Thorne Widgery calls on businesses to take advantage of biggest tax cut in 50 years, but remain wary of future inflation

Daniel Crowther

With the Chancellor confirming around £45 billion of tax cuts in his first fiscal statement, Thorne Widgery is calling on businesses to go for growth using the tax savings on offer.

“A new approach, for a new era, focused on growth” was how Kwasi Kwarteng described his measures as his speech to Parliament got underway, and it quickly became clear how this would be achieved.

In one of the most comprehensive fiscal events in recent years, the Government outlined hard-hitting measures to support businesses, their owners and many other taxpayers with the cost-of-living crisis.
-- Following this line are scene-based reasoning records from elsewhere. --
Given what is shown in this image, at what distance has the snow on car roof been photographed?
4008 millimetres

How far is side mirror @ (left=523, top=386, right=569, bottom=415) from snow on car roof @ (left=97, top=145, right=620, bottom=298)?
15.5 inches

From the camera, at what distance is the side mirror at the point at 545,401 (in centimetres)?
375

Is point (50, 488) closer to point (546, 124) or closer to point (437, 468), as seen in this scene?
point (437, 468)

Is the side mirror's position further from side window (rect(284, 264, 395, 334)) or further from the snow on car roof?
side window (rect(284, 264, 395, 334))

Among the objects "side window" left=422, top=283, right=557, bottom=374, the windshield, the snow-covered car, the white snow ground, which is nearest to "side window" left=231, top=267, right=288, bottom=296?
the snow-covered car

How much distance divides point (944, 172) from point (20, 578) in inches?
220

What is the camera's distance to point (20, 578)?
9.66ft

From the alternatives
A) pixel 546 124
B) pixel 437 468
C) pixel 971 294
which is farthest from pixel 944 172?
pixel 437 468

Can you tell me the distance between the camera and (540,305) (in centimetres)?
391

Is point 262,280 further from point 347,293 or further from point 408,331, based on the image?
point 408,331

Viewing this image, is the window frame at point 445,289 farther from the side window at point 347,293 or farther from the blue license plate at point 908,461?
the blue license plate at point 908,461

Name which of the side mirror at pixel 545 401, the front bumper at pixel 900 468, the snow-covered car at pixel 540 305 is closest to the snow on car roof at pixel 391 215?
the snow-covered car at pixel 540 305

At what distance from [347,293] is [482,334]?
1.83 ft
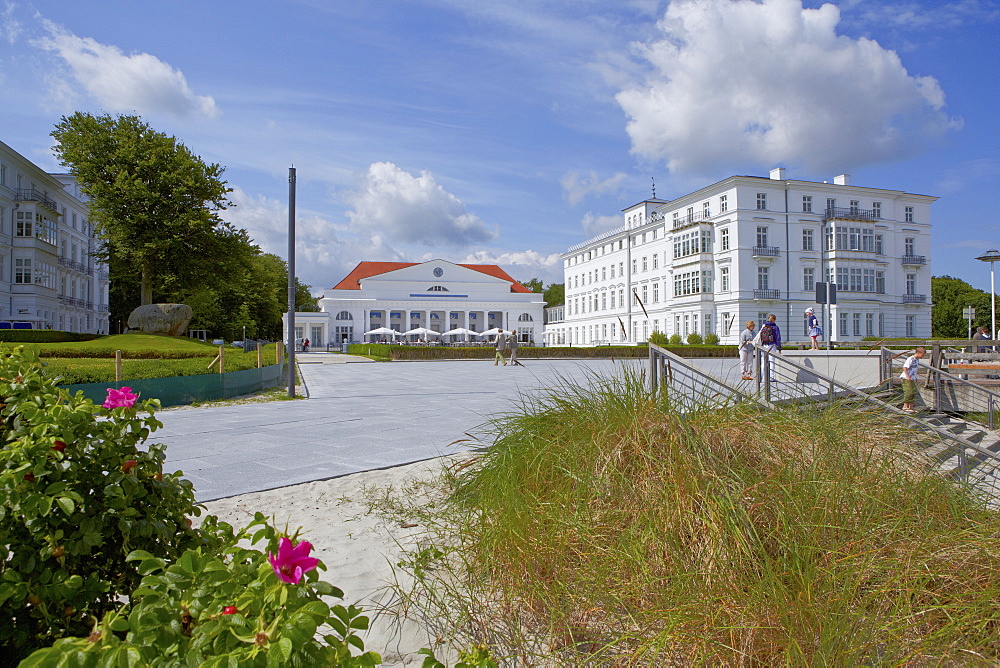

During his speech, the Chancellor confirmed that the previous 1.25 percentage point increase to National Insurance introduced earlier this year would be reversed and the planned Health and Social Care levy abolished.

He also announced that the Corporation Tax rise planned for April 2023 would be scrapped and that this rate of tax would remain at 19 per cent.

To support further investment in plant and machinery within many businesses, the existing £1 million Annual Investment Allowance will also be retained permanently.

The Government also announced the creation of up to 40 tax-free investment zones, offering a number of tax and National Insurance benefits for those located within them.

“Businesses across the UK will welcome the significant giveaways offered in the mini-Budget,” said Daniel Crowther, CEO at Thorne Widgery.

“This is the biggest cut in taxation since 1972, offering billions of pounds in tax savings to SMEs and their owners.

“By taking bold steps, such as reversing the National Insurance rise and abolishing planned tax rises, the Chancellor hopes to improve the UK’s economic growth rate by 2.5 per cent, so that spending and tax receipts increase.”

Within his speech, the Chancellor also announced many personal tax cuts through Income Tax, Stamp Duty Land Tax (SDLT) and for contractors, a repeal of the IR35 rules.

From next April, the additional rate of tax, paid at 45 per cent on earnings over £150,000 will be removed and a 1p cut to the basic rate of tax on earnings between £12,571 to £50,270 implemented.

Many business owners on higher incomes will welcome this change, alongside a reversal of the 1.25 percentage point increase to the Dividend Tax rate.

Those looking to purchase a new home will also enjoy higher minimum SDLT thresholds, which will rise from £125,000 to £250,000 on most property purchases, and from £300,000 to £425,000 for first-time buyers.

Daniel said: “There was nothing mini about this ‘Budget’ considering the tax cuts that have been given away.

“These measures will help many businesses and taxpayers deal with the cost-of-living crisis and should encourage greater business investment in future.”

However, despite the tax reductions being widely welcomed, there is growing concern that inflation will continue to rocket and interest rates will rise, creating many new challenges for businesses and individuals.

“While the Government is trying to temper inflation through measures like the Energy Bill Relief Scheme, the Bank of England might find itself at loggerheads with the Treasury over these measures, which could potentially risk feeding inflation,” added Daniel.